--- DATA EXCERPTS Enclosed Below ---

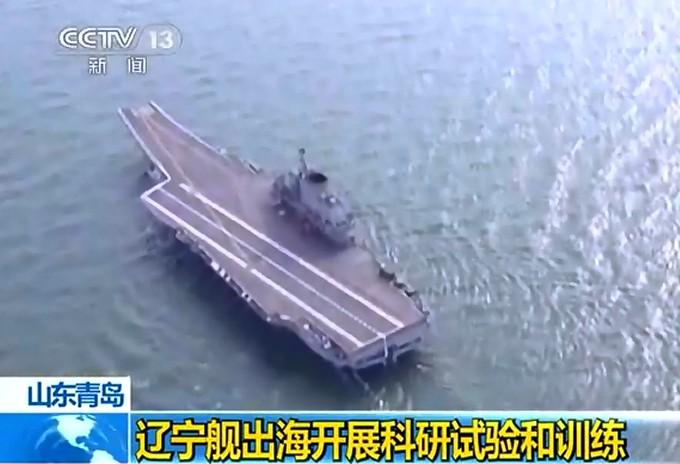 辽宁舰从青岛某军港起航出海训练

--- End of Enclosed DATA EXCERPTS ---
--- DATA EXCERPTS Enclosed Below ---

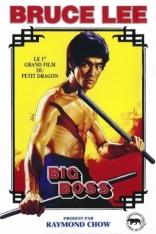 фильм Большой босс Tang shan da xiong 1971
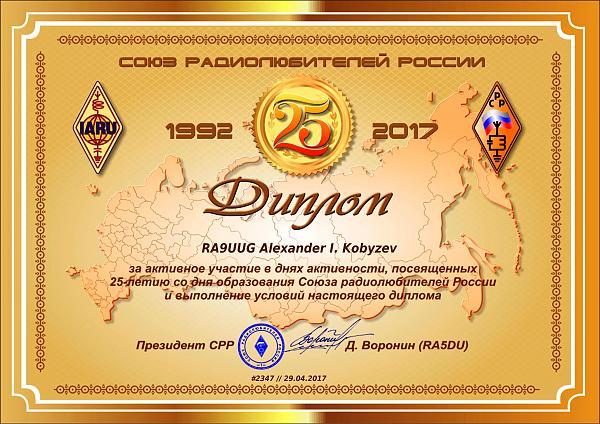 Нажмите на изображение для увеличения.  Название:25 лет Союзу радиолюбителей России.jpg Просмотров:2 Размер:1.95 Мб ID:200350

--- End of Enclosed DATA EXCERPTS ---

▶ TASK
Give again the lines of the listing above that run from the one with "фильм Большой босс Tang shan da xiong 1971" up to and including the one with "Нажмите на изображение". Keep them exact and omit the pictures.

▶ TASK RESULT
 фильм Большой босс Tang shan da xiong 1971
 Нажмите на изображение для увеличения.  Название:25 лет Союзу радиолюбителей России.jpg Просмотров:2 Размер:1.95 Мб ID:200350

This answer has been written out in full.